Document images with source code:
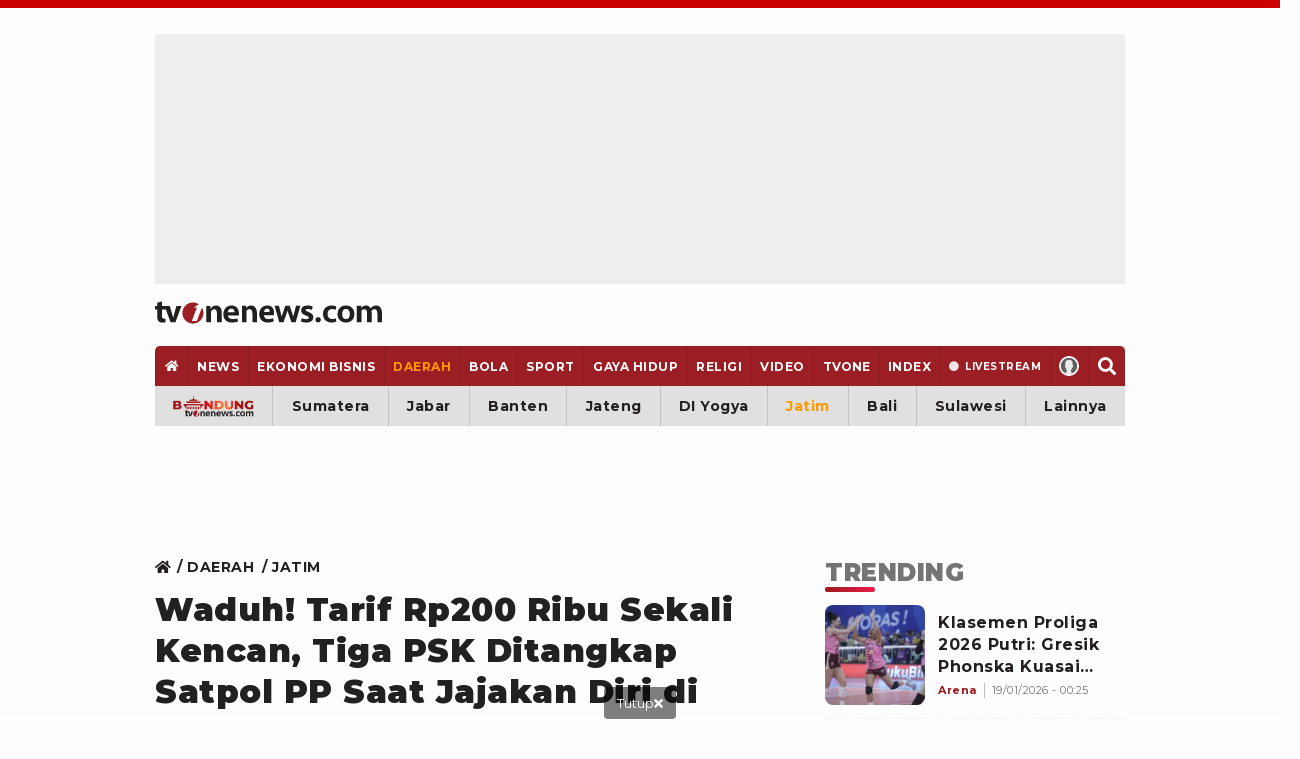

--- FILE ---
content_type: text/html; charset=utf-8
request_url: https://www.google.com/recaptcha/api2/aframe
body_size: 267
content:
<!DOCTYPE HTML><html><head><meta http-equiv="content-type" content="text/html; charset=UTF-8"></head><body><script nonce="8OIrktWSMvEHEq5-eYP5rA">/** Anti-fraud and anti-abuse applications only. See google.com/recaptcha */ try{var clients={'sodar':'https://pagead2.googlesyndication.com/pagead/sodar?'};window.addEventListener("message",function(a){try{if(a.source===window.parent){var b=JSON.parse(a.data);var c=clients[b['id']];if(c){var d=document.createElement('img');d.src=c+b['params']+'&rc='+(localStorage.getItem("rc::a")?sessionStorage.getItem("rc::b"):"");window.document.body.appendChild(d);sessionStorage.setItem("rc::e",parseInt(sessionStorage.getItem("rc::e")||0)+1);localStorage.setItem("rc::h",'1768794956042');}}}catch(b){}});window.parent.postMessage("_grecaptcha_ready", "*");}catch(b){}</script></body></html>

--- FILE ---
content_type: text/css
request_url: https://www.tvonenews.com/appasset/responsive/css/base-mobile.css?v=1.120
body_size: 1106
content:
body{padding-bottom:var(--body-padding);}
.desktop-only{display:none !important; visibility:hidden; content-visibility:hidden;}

.base-container{margin-left:var(--section-space); margin-right:var(--section-space);}

.menu-bottom, header{position:fixed; z-index:99; left:0; width:100%;
display:grid; grid-template-columns:repeat(auto-fit, minmax(var(--body-padding),1fr));} 

menu{display:none;}
.menu-bottom{bottom:0; background-color:var(--bg-red); gap:8px;}
.menu-bottom button{background: none;}
.menu-bottom-link, .menu-bottom-link:focus{color:#FFFFFF;}
.menu-bottom-link{height:var(--body-padding); border-left:1px solid rgba(0,0,0,0.15); padding:0 5px;}
.menu-bottom-link:first-child{border-left:0;}
.menu-bottom-curr{color:var(--font-link-tertiary) !important;}
.mbl-icon{font-size:14px; height:14px; font-weight:normal;}
.mbl-name{font-size:10px; margin-top:4px;}
.mob-menu-link{background: none; border: none;}

.menu-parent button.menu-link{background: none; width: 100%;}

header{position:-webkit-sticky; position:sticky; top:0; background:#FFFFFF;}
header > span .header-logo img, .header-logo .svgicon{height:18px;}
.header-button{padding:0 7px; height:var(--body-padding);}
.header-button .fas{font-size:16px;}
.header-logo{padding:0 var(--section-space);}
.menu-profile-button{padding-right:var(--section-space);}
.header-curr .live-button{color:var(--font-link-tertiary);}
.menu-profile-button{--profile-size:22px;}

.detail-maininfo{margin-left: 0; margin-right: 0;}
.detail-maininfo .detail-content > *:not(.slotiklan-sticky-ads) {margin-left: var(--section-space); margin-right: var(--section-space); }


.section-title-expand{position: absolute; z-index: 1000; top: -22px; right: 0; border-radius: 4px 4px 0 0; background: #E6E6E6; padding: 8px 13px; width: 54px; display: flex; justify-content: center;}
#downCollIcon{transform: rotate(180deg);}
#downCollIcon.iconRotate{transform: rotate(0deg);}
.sticky-bottom .brand-text{padding: 2px 0; font-size: 8px; background-color:#E6E6E6; padding-left: 8px;}
.iklan-title-notice{color: #939393; font-size: 8px; text-transform: uppercase;}
.iklan-notice-320x100{position: absolute; left: 0; top: -21px;}
.slotiklan-320x100-close { position: absolute; top: -31px; right: 0; z-index: 2; width: 31px; height: 31px; border-radius: 2px 2px 0 0; font-size: 16px; background-color: rgba(0, 0, 0, 0.5); color: #FFF; }
.slotiklan-box-custom{position: relative; width: fit-content; height: fit-content;}
.iklan-top-mobile .slotiklan::before{background: none;}

.container-header-mbl-action{position:fixed; z-index: var(--max-zindex) !important; width: 100%; height: 50px; background-color: #FFF; top:-100vh; left:0; display: grid; grid-template-columns: repeat(2, 1fr); padding: 0 var(--size-3); border-bottom: 1px solid #CB0000;}
.container-header-mbl-action .menu-link-close{border-bottom:0; color:var(--font-link-quaternary); display: flex; justify-content: start; align-items: center; padding-left: var(--size-3);}
.container-header-mbl-action .menu-link > div { margin: 0 var(--section-space); text-transform: lowercase; font-weight: 400 !important;}
.container-header-mbl-action .login-info-profile{display: flex; align-items: center; justify-content: end; padding: 8px 13px;}
.container-header-mbl-action .login-info-profile p{color: #CB0000; font-size: 14px; font-weight: 700; text-transform: capitalize; font-weight: 400 !important;}
.container-header-mbl-action .login-info-profile .nav-icon-mbl{gap: var(--size-2);}
.login-info-profile.theme-black{background-color: #231F20;}
.login-info-profile.theme-black p{color: #FFF !important; text-align: center;}
.login-info-navbar{display: flex; align-items: center; justify-content: end; gap: var(--size-2);}

.head-title-klasemen-v2{font-size: 20px;}
.date-kl-v2-container .title{font-size: 15px;}

.slot-space-billboard::before{display: none !important;}

#contentExpandBottom.hide{max-height: 0;}
@media screen and (max-width:359px){
  .header-curr .live-button span{display:none;}
}

@media screen and (orientation:landscape) and (max-height:415px){
  .video-frame-box{z-index:101 !important; top:0 !important;}
}

.article-list-container .vlt-duration{bottom:5px; left:-105px;}

.video-player{margin:0;}
.video-frame-box{position:sticky; z-index:95; top:calc(var(--body-padding) + var(--subdomain-height));}

.sticky-bottom{height:fit-content; bottom:0; overflow: visible; z-index: calc(var(--max-zindex) + 8000) !important;}



--- FILE ---
content_type: application/javascript; charset=utf-8
request_url: https://fundingchoicesmessages.google.com/f/AGSKWxWC0uDyXWejuSC2dmqNw1C0EXOtZunhnrA7cRGjtPhmLexDX1mGL6x2Iw0oB3u2oyANnL3-2hhAszUQbQIx70GCq6TlnNcyEy2Lhu-Y7eaojIDYycYLRUFVN53nvDpGshzl24HNf9IbuOc7fh9TIqtYHeWy9VsmZdFttsRaEzfcFfz8u6LDYkNskq6b/_/doubleclickads?_465x110_/adspi./ads.cms/pubad.
body_size: -1291
content:
window['fecffaa4-037c-4fcc-a5cf-0c9c2d46be30'] = true;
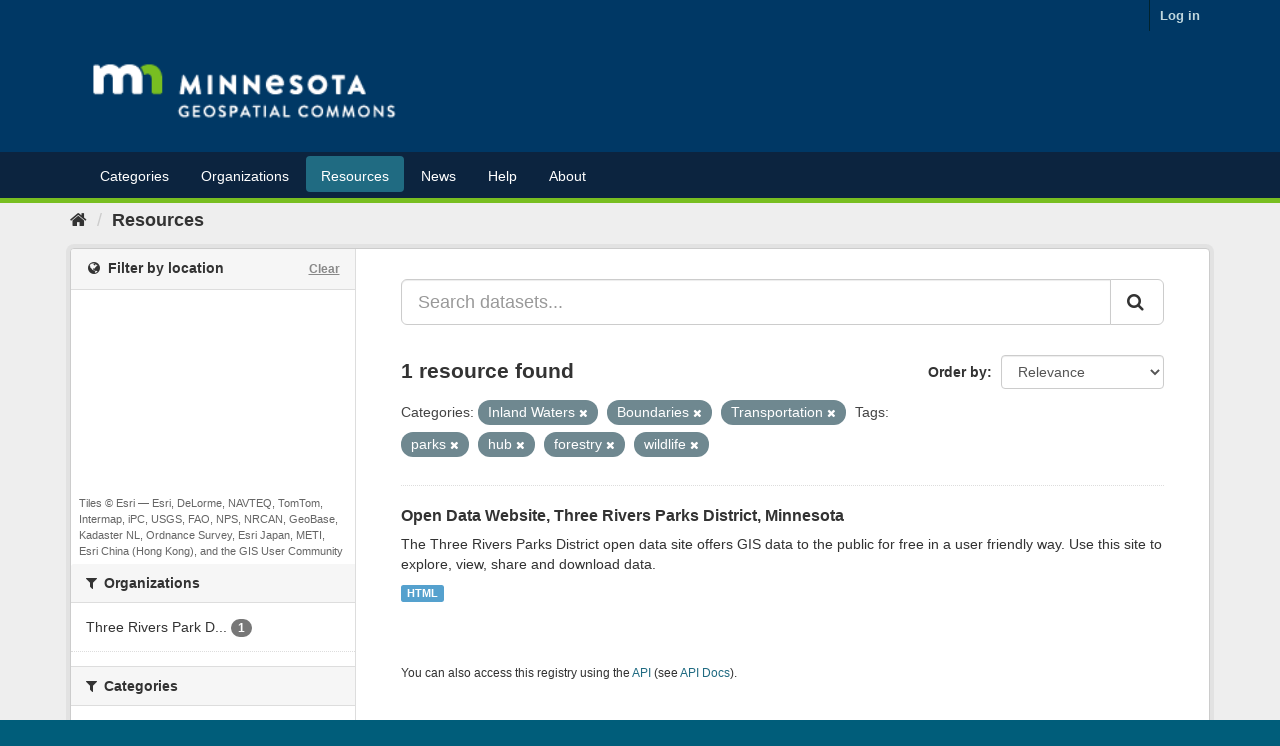

--- FILE ---
content_type: text/plain; charset=UTF-8
request_url: https://gisdata.mn.gov/c99a4269-161c-4242-a3f0-28d44fa6ce24?
body_size: 210
content:
{"ssresp":"2","jsrecvd":"true","__uzmaj":"3533d858-ac81-4ae2-b5d0-3fd9604eaf9c","__uzmbj":"1769259704","__uzmcj":"938331019705","__uzmdj":"1769259704","__uzmlj":"BPQK+3zb2bLvbU4XfAc2soD7n/KlGcFcAJUfUVO0kkc=","__uzmfj":"7f90003533d858-ac81-4ae2-b5d0-3fd9604eaf9c1-17692597048360-002615870a210d189d710","uzmxj":"7f900022903ef6-1635-447f-95ae-7c660dd6e5311-17692597048360-4626af95ef127de410","dync":"uzmx","jsbd2":"6bd369ca-bpq1-8b2c-15d0-5ee053ca1972","mc":{},"mct":""}

--- FILE ---
content_type: text/plain; charset=UTF-8
request_url: https://gisdata.mn.gov/c99a4269-161c-4242-a3f0-28d44fa6ce24?
body_size: 104
content:
{"ssresp":"2","jsrecvd":"true","__uzmaj":"c58fb655-a681-4647-b9c2-6e50c71b7445","__uzmbj":"1769259704","__uzmcj":"572141065759","__uzmdj":"1769259704","jsbd2":"51498c0f-bpq1-8b2c-4083-897f17cd3738"}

What you should do:
Tally the lines in the records above that contain the word "base". Write the number and nothing else.

Answer:
2